# Red dot rifle scope



## Javbike (Oct 21, 2021)

I have a ruger pc carbine I like to put a red dot scope on it how difficult is it to put on thanks in advance


----------



## Shipwreck (Jan 26, 2006)

The Ruger carbine comes with a picatinny rail. It will be easy. Most red dots come with a mount that fits on that kind of rail. Just put it on and tighten it.

The bigger issue will be deciding how much you want to spend on the optic 

I personally only buy milspec optics for any rifle I ever own. But, the average person probably spends around $100 for something. Bushnell makes a decent one for under $100. Or, check out Primary Arms. They have several aimpoint clones for a decent price.

Milspec optics - you are looking at a cost that is equal to or more than your rifle.


----------



## Shipwreck (Jan 26, 2006)

My current 2 favorite optics are the Sig Romeo 8T (the rest of the Sig Romeo line is not milspec). They are on sale right now: Sig Sauer Romeo8T Red Dot Sight Ballistic Circle 2 MOA Hex Bolt Mount Black SOR81002

The Sig Romeo 8T is the only Sig optic that is milspec. *It also has a 10 year battery life*. It goes to sleep until you move the gun, then it wakes back up. I like it much better than an Aimpoint Micro I used to have. The dot is crisper too.

I would avoid the other, non milspec Sig optics. I had a Romeo 4 once, and the mounting screw snapped as I was tightening it down on the rail. I have $5 scope rings that this has never happened to. So, it was rather disappointing. I sent it back for that reason. But, the 8T is made MUCH better...

I also love to Mepro 21 reflex sight with the triangle reticle. It is my other favorite optic. No batteries - just fiber optics and tritium.
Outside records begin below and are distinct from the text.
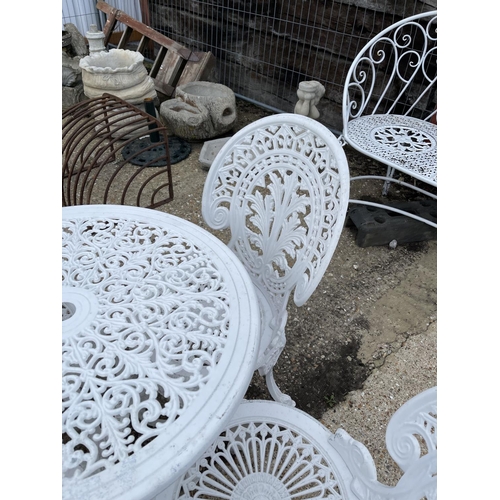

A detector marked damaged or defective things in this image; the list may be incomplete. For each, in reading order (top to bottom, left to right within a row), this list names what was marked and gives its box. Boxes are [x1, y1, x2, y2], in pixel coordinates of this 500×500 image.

rusty wire basket [62, 93, 174, 208]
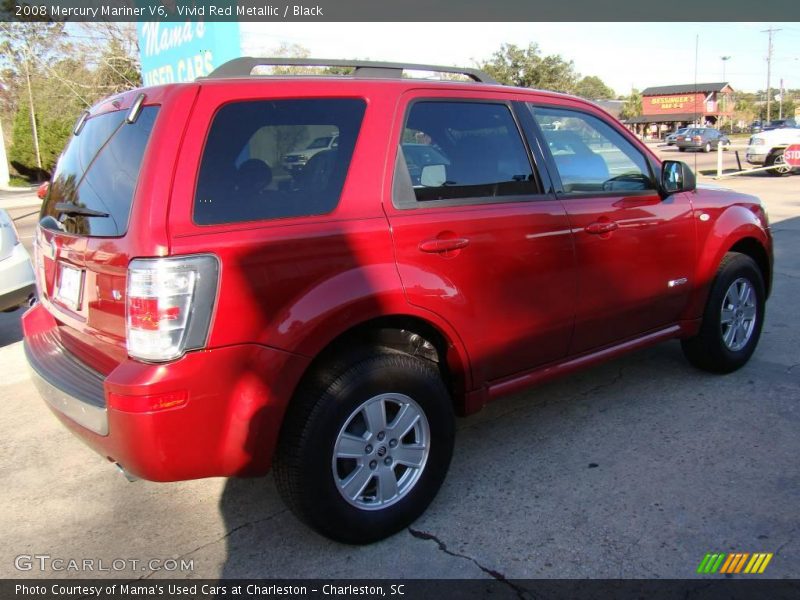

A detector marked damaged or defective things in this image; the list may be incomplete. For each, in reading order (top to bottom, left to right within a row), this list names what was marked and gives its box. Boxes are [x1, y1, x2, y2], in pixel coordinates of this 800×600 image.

pavement crack [138, 508, 288, 580]
pavement crack [406, 528, 532, 596]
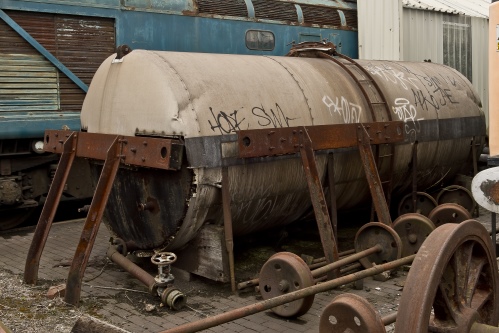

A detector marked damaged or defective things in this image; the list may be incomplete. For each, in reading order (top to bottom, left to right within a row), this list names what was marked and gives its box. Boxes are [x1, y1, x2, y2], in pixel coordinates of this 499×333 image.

corroded metal [24, 131, 76, 284]
corroded metal [356, 222, 402, 268]
corroded metal [392, 213, 436, 256]
corroded metal [398, 191, 438, 217]
corroded metal [428, 201, 474, 227]
corroded metal [438, 184, 476, 213]
corroded metal [260, 252, 314, 316]
corroded metal [396, 219, 498, 330]
corroded metal [320, 294, 386, 332]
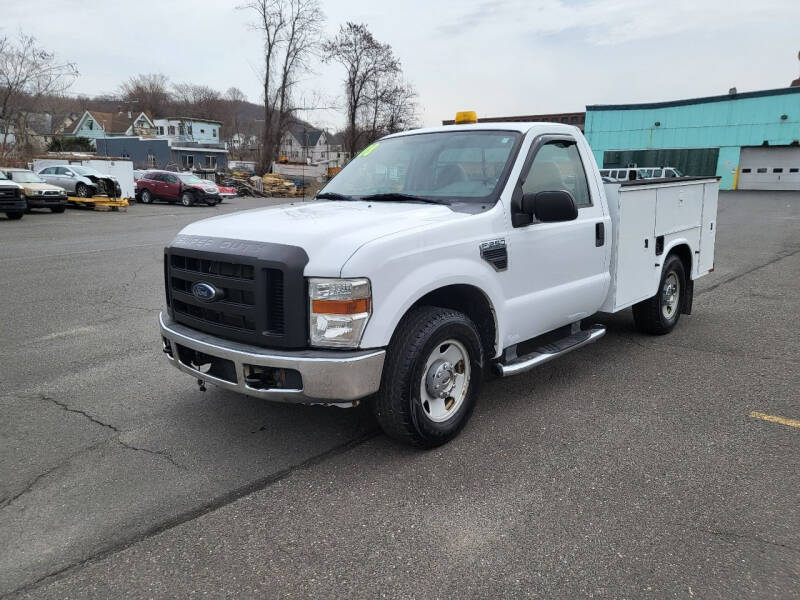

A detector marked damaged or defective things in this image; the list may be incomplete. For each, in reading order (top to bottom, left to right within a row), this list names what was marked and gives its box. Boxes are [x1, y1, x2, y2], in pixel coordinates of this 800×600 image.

pavement crack [38, 394, 120, 432]
pavement crack [115, 438, 187, 472]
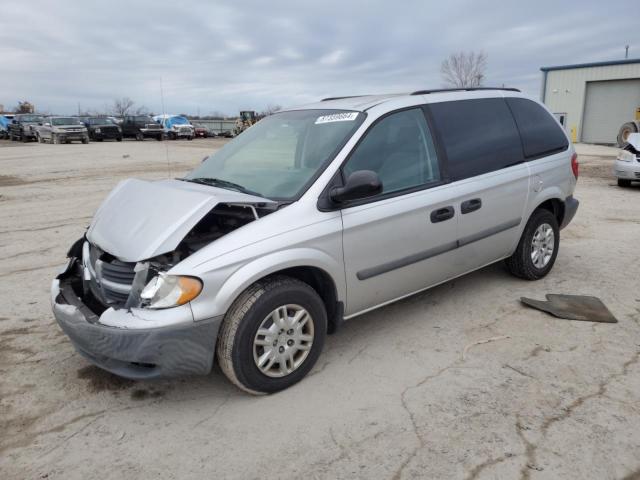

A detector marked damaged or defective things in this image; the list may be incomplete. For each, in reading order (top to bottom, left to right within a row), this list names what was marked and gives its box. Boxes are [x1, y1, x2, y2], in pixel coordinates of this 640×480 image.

detached front bumper [51, 266, 224, 378]
damaged front end [50, 176, 278, 378]
broken headlight [141, 272, 201, 310]
crumpled hood [85, 177, 272, 262]
damaged car in background [51, 87, 580, 394]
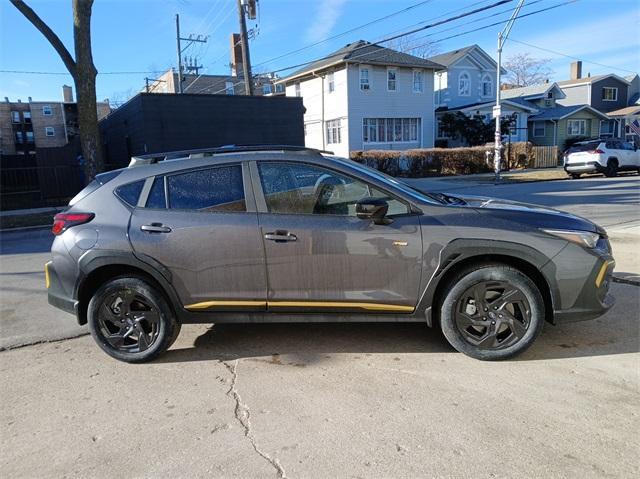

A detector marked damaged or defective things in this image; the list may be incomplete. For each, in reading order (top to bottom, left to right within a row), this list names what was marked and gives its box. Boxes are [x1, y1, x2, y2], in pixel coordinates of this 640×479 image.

cracked concrete pavement [2, 172, 636, 476]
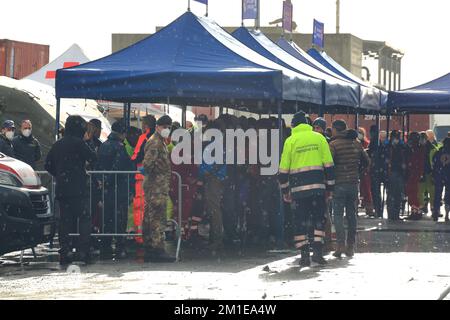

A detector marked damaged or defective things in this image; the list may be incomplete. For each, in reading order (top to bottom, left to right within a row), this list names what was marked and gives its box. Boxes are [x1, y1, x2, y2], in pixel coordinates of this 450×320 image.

rusty container wall [0, 39, 49, 79]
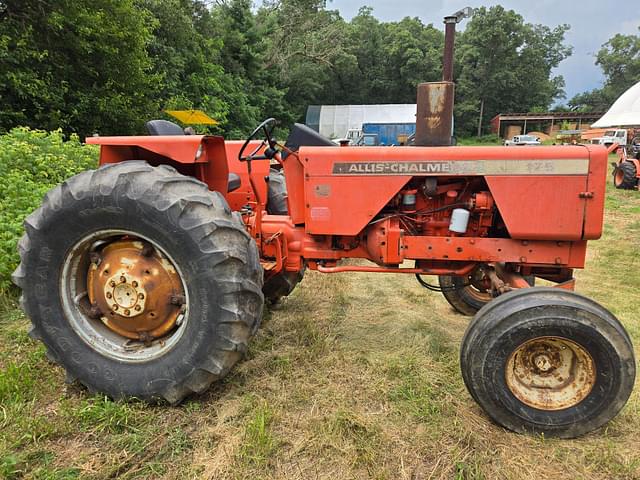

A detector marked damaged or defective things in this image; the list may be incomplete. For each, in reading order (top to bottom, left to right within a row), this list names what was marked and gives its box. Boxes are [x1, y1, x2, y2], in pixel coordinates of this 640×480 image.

rusty exhaust stack [416, 7, 476, 146]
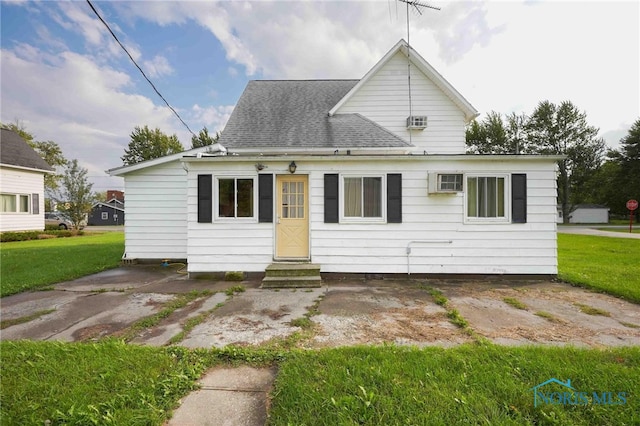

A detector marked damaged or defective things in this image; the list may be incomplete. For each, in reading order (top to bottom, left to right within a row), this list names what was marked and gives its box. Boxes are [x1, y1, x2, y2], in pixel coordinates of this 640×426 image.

cracked concrete driveway [1, 268, 640, 348]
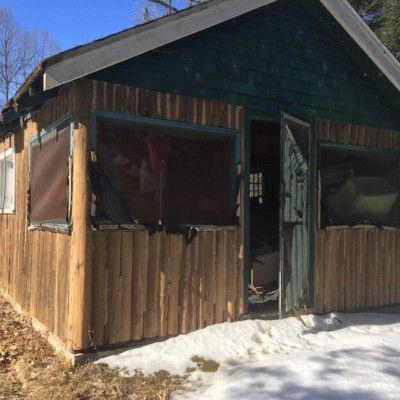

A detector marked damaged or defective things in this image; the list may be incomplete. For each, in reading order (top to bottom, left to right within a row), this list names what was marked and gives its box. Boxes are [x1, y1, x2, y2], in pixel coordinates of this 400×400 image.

broken window [29, 118, 71, 225]
torn window screen [29, 121, 71, 225]
broken window [93, 117, 238, 227]
torn window screen [94, 117, 238, 227]
open damaged door [280, 113, 310, 318]
broken window [320, 145, 400, 228]
torn window screen [320, 146, 400, 228]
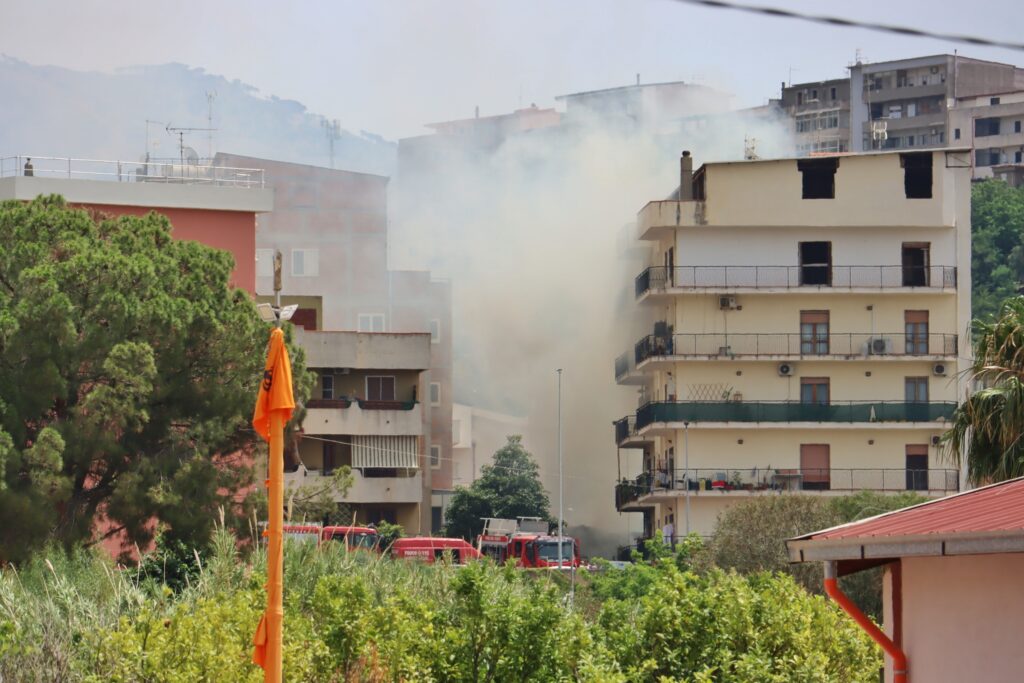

I have owned 7 of these over the years. If you have an astigmatism, this optic is fantastic... No distorted shape, like ya get on some red dots. Use the tip of the triangle for precision shots. It is the official optic of the Israeli military. It comes in different reticles, but the triangle is the best one. These are around $450, but they are pretty indestructible since there are no electronics. Don't get the bullseye version - the triangle one is the way to go...

The triangle version is on sale here for $426: https://www.amazon.com/MEPROLIGHT®-Self-Illuminated-Optics-tritium-Powered/dp/B004O6GFQE?th=1

For a cheaper price, the Bushnell TRS25 is on sale right now for $60 for the base model. But, you probably need one with a riser, so it is tall enough.. They should sell a version with a riser for just a few dollars more. Just realize that the glass will have a slight reddish tint. The more expensive optics usually have less of that color issue on the glass.

EDIT - Here is the version with the riser you need: https://www.amazon.com/Bushnell-Optics-TRS-25-Hirise-Riflescope/dp/B00ABP8YCA/ref=sr_1_3?crid=B7WP36PDW8NF&keywords=bushnell+trs\&qid=1662407719&sprefix=bushnell%20trs,aps,108&sr=8-3&ufe=app_do:amzn1.fos.d977788f-1483-4f76-90a3-786e4cdc8f10

I had one of these before. They ARE reliable. Just be aware that if you have light behind you, you will have a reddish reflection on the glass as you look through it. But as stated above, this is common for optics on this price range.


----------



## Shipwreck (Jan 26, 2006)

Just saw the Mepro 21 is $379 here: Mako MEPro M-21I Reflex 12MOA TRI QR

Now, you have to sign up and choose "grab a quote" - but they will take $100 off. Fantastic price. If I needed one, I'd buy it now from there....

And, here is a link to the Primary Arms optics: Red Dot Sights > Microdots

As you go into the page for each one, you can add a riser for a few dollars more. If you don't want to spend a lot, I'd buy that Bushnell or get one of these...


----------



## Javbike (Oct 21, 2021)

Shipwreck said:


> Just saw the Mepro 21 is $379 here: Mako MEPro M-21I Reflex 12MOA TRI QR
> 
> Now, you have to sign up and choose "grab a quote" - but they will take $100 off. Fantastic price. If I needed one, I'd buy it now from there....
> 
> ...


Thanks shipwreck


----------